Archive for the 'Baudelaire' Category

AS FLORES DO MAL, Baudelaire

junho 7, 2010

O Albatroz

Às vezes no alto mar, distrai-se a marinhagem
Na caça do albatroz, ave enorme e voraz,
Que segue pelo azul a embarcação em viagem,
Num voo triunfal, numa carreira audaz.

Mas quando o albatroz se vê preso, estendido
Nas tábuas do convés, – pobre rei destronado!
Que pena que ele faz, humilde e constrangido,
As asas imperiais caídas para o lado!

Dominador do espaço, eis perdido o seu nimbo!
Ave tão bela, está cômica e feia!
Um o irrita chegando ao seu bico em cachimbo,
Outro põe-se a imitar o enfermo que coxeia!

O Poeta é semelhante a essa águia marinha
Que desdenha da seta, afronta os vendavais;
Exilado na terra, entre a plebe escarninha,
Não o deixam andar as asas colossais!

AS FLORES DO MAL, Charles Baudelaire

dezembro 10, 2009

AO LEITOR

A tolice, o pecado, o logro, a mesquinhez
Habitam nosso espírito e o corpo viciam,
E adoráveis remorsos sempre nos saciam,
Como o mendigo exibe a sua sordidez.

Fiéis ao pecado, a contrição nos amordaça;
Impomos alto preço à infâmia confessada,
E alegres retornamos à lodosa estrada,
Na ilusão de que o pranto as nódoas nos desfaça.
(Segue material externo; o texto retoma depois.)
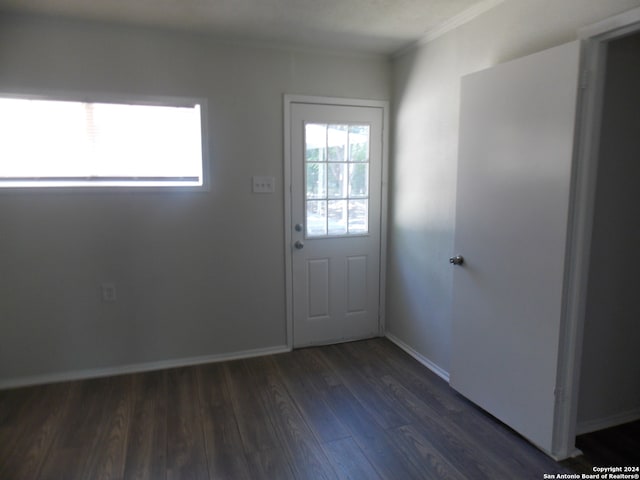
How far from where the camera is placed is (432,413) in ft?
8.04

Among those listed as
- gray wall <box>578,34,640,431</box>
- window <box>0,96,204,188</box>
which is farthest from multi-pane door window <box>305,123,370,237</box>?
gray wall <box>578,34,640,431</box>

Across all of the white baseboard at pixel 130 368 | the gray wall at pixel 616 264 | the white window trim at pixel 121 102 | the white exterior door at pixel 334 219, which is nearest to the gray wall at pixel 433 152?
the white exterior door at pixel 334 219

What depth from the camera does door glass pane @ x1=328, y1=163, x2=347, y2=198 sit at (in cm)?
334

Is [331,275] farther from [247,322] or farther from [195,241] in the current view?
[195,241]

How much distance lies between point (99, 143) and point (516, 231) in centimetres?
274

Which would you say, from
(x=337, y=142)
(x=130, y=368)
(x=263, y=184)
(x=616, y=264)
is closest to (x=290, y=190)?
(x=263, y=184)

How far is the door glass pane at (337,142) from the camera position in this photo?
3.31 meters

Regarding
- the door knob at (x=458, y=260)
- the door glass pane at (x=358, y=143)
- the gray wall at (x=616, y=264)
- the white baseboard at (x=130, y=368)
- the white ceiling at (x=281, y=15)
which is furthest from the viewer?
the door glass pane at (x=358, y=143)

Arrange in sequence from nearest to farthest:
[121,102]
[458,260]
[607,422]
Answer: [607,422] → [458,260] → [121,102]

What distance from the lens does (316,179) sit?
3.30 metres

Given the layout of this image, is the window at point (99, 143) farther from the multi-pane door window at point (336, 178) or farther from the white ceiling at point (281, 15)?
the multi-pane door window at point (336, 178)

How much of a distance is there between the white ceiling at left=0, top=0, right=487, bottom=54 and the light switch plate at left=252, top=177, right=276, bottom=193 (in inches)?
39.6

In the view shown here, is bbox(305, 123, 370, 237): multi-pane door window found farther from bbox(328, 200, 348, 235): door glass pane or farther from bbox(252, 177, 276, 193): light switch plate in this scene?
bbox(252, 177, 276, 193): light switch plate

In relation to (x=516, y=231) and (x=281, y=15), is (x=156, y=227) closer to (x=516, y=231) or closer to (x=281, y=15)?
(x=281, y=15)
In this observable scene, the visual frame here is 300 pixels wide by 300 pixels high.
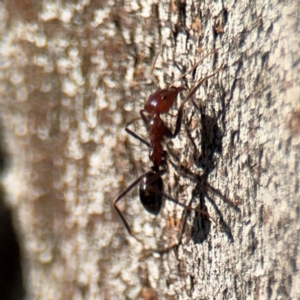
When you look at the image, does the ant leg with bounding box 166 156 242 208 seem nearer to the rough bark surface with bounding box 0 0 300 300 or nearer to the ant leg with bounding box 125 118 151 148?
the rough bark surface with bounding box 0 0 300 300

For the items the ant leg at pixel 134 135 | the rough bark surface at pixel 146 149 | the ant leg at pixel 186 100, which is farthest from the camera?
the ant leg at pixel 134 135

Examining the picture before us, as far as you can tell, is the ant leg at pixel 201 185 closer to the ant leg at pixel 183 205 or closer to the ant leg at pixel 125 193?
the ant leg at pixel 183 205

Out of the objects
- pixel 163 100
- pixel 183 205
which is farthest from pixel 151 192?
pixel 163 100

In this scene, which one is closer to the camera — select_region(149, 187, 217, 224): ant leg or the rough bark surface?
the rough bark surface

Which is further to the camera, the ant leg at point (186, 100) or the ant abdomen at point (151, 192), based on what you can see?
the ant abdomen at point (151, 192)

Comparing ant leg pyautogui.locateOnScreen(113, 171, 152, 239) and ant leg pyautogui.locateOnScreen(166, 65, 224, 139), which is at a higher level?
ant leg pyautogui.locateOnScreen(166, 65, 224, 139)

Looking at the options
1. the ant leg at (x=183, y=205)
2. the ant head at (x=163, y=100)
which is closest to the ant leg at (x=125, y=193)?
the ant leg at (x=183, y=205)

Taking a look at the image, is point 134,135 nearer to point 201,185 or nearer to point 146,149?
point 146,149

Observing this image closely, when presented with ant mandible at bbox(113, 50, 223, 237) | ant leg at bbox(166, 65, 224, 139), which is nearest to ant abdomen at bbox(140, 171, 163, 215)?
ant mandible at bbox(113, 50, 223, 237)

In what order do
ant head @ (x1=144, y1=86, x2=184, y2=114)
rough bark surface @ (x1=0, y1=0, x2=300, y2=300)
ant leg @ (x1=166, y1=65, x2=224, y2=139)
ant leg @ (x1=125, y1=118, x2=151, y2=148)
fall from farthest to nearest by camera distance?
1. ant leg @ (x1=125, y1=118, x2=151, y2=148)
2. ant head @ (x1=144, y1=86, x2=184, y2=114)
3. ant leg @ (x1=166, y1=65, x2=224, y2=139)
4. rough bark surface @ (x1=0, y1=0, x2=300, y2=300)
Na almofada do mal é Satã Trismegisto
Quem docemente nosso espírito consola,
E o metal puro da vontade estão se evola
Por obra deste sábio que age sem ser visto.

É o Diabo que nos move e até nos manuseia!
Em tudo que repugna uma jóia encontramos;
Dia após dia, para o Inferno caminhamos,
Sem medo algum, dentro da treva que nauseia.

Assim como um voraz devasso beija e suga
O seio murcho que lhe oferta uma vadia,
Furtamos ao acaso uma carícia esguia
Para espremê-la qual laranja que se enruga.

Espesso, a fervilhar, qual um milhão de helmintos,
Em nosso crânio um povo de demônios cresce,
E, ao respirarmos, aos pulmões a morte desce,
Rio invisível, com lamentos indistintos.

Se o veneno, a paixão, o estupro, a punhalada
Não bordaram ainda com desenhos finos
A trama vã de nossos míseros destinos,
É que nossa alma arriscou pouco ou quase nada.

Em meio às hienas, às serpentes, aos chacais,
Aos símios, escorpiões, abutres e panteras,
Aos monstros ululantes e às viscosas feras,
No lodaçal de nossos vício imortais,

Um há mais feio, mais iníquo, mais imundo!
Sem grandes gestos ou sequer lançar um grito,
Da Terra, por prazer, faria um só detrito
E num bocejo imenso engoliria o mundo;

É o Tédio! – O olhar esquivo à mínima emoção,
Com patíbulos sonha, ao cachimbo agarrado.
Tu conheces, leitor, o monstro delicado
– Hipócrita leitor, meu igual, meu irmão.